We investigated the effect of IL-2 in the isolated guinea pig lung perfused with phosphate-buffered Ringer's solution (containing 0.5 g/100 ml albumin and 5.5 mM dextrose) to determine the mechanism of IL-2-induced pulmonary edema. IL-2 (0 to 10,000 U/ml) was added to the perfusate following a 10 min baseline steady-state period. Pulmonary arterial pressure (Ppa), pulmonary capillary pressure (Ppc), and change in lung weight (as a measure of developing pulmonary edema) were recorded at 0, 10, 30, 40, and 60 min. The capillary filtration coefficient (Kf.c), an index of vascular permeability to water, was measured at 30 and 60 min. Infusion of IL-2 increased Ppc (from 3.9 +/- 0.1 cm H2O at baseline to 8.8 +/- 1.1 cm H2O at 60 min for IL-2 at 2000 U/ml, p less than 0.01; and from 3.8 +/- 0.1 cm H2O at baseline to 8.9 +/- 0.6 cm H2O at 60 min for IL-2 at 10,000 U/ml, p less than 0.01. The lung weight also increased (32% at IL-2 concentration of 2000 U/ml, and 26% at IL-2 concentration of 10,000 U/ml) The capillary filtration coefficient did not change with IL-2 infusion. The IL-2 response was prevented using the pulmonary vasodilator, papaverine. The infusion of IL-2 was associated with the generation of thromboxane A2(TxA2) in the effluent perfusate. Inhibition of TxA2 synthetase using Dazoxiben prevented the pulmonary vasoconstriction and edema response to IL-2. In addition, IL-2 had no effect on the transendothelial clearance of 125I-albumin. The results indicate that IL-2 causes pulmonary edema secondary to an increase in Ppc. The response is mediated by IL-2 stimulation of TxA2 generation from the lung.
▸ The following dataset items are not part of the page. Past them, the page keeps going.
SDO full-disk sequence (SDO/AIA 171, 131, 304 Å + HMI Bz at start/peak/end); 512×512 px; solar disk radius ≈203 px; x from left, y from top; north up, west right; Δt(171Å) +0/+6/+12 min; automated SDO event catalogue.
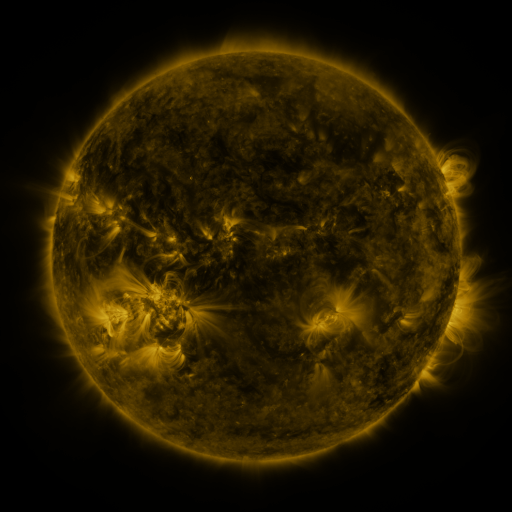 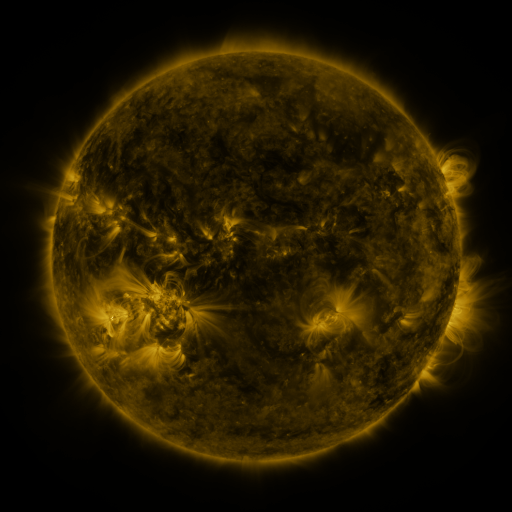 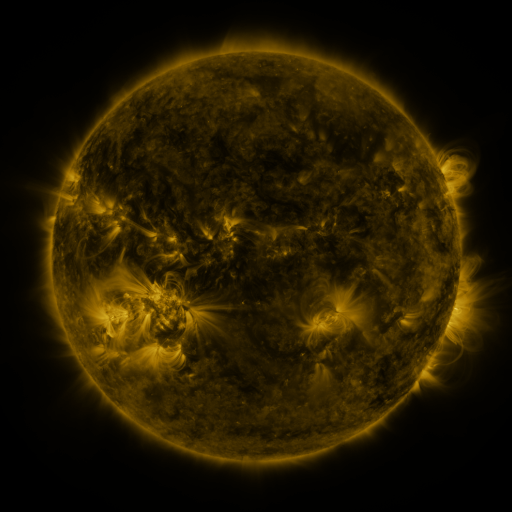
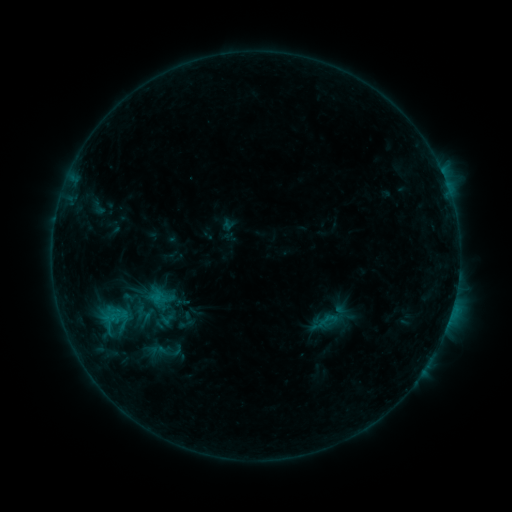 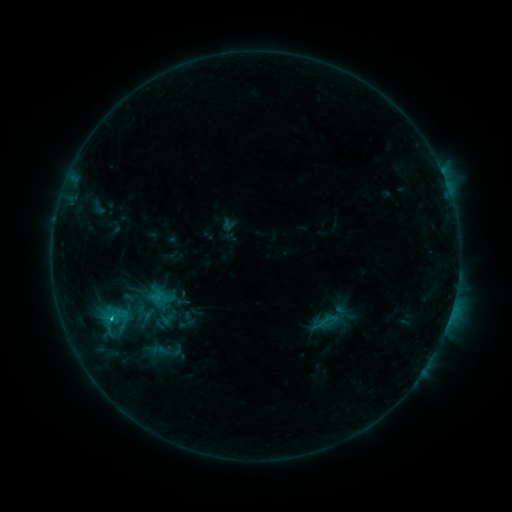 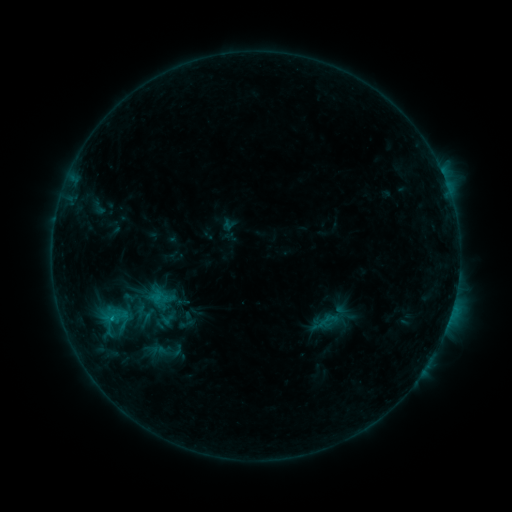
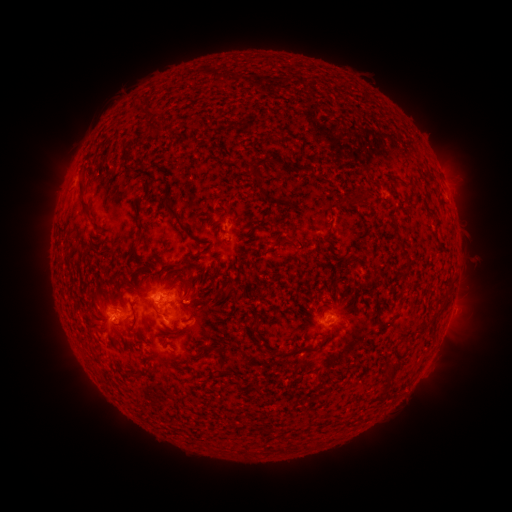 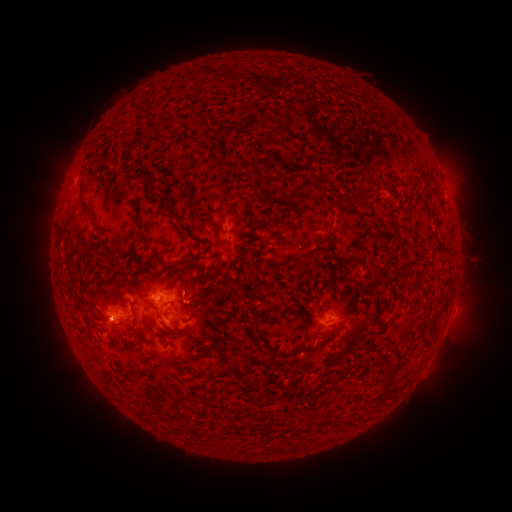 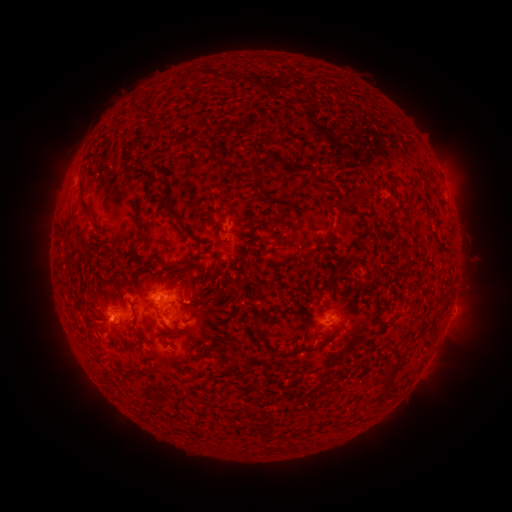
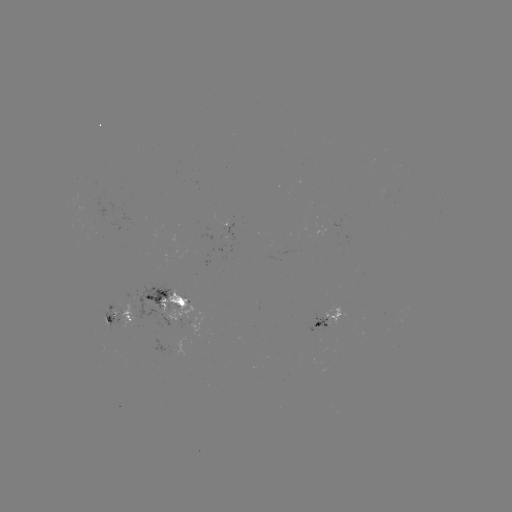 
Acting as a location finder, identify B9.6 flare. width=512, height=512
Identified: (112, 320).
Recombinant tumor necrosis factor increases pulmonary vascular permeability independent of neutrophils.

We studied the effects of intravenous infusion of recombinant human tumor necrosis factor type alpha (rTNF-alpha; 12 micrograms/kg) on lung fluid balance in sheep prepared with chronic lung lymph fistulas. The role of neutrophils was examined in sheep made neutropenic with hydroxyurea (200 mg/kg for 4 or 5 days) before receiving rTNF-alpha. Infusion of rTNF-alpha resulted in respiratory distress and 3-fold increases in pulmonary arterial pressure and pulmonary vascular resistance within 15 min, indicating intense pulmonary vasoconstriction. Pulmonary lymph flow (i.e., net transvascular fluid filtration rate) and transvascular protein clearance rate (a measure of vascular permeability to protein) increased 2-fold within 30 min. The increased permeability was associated with leukopenia and neutropenia. The pulmonary hypertension and vasoconstriction subsided but fluid filtration and vascular permeability continued to increase. Sheep made neutropenic had similar increases in pulmonary transvascular fluid filtration and vascular permeability. rTNF-alpha also produced concentration-dependent increases in permeability of 125I-labeled albumin across ovine endothelial cell monolayers in the absence of neutrophils or other inflammatory mediators. The results indicate that rTNF-alpha increases pulmonary vascular permeability to protein by an effect on the endothelium.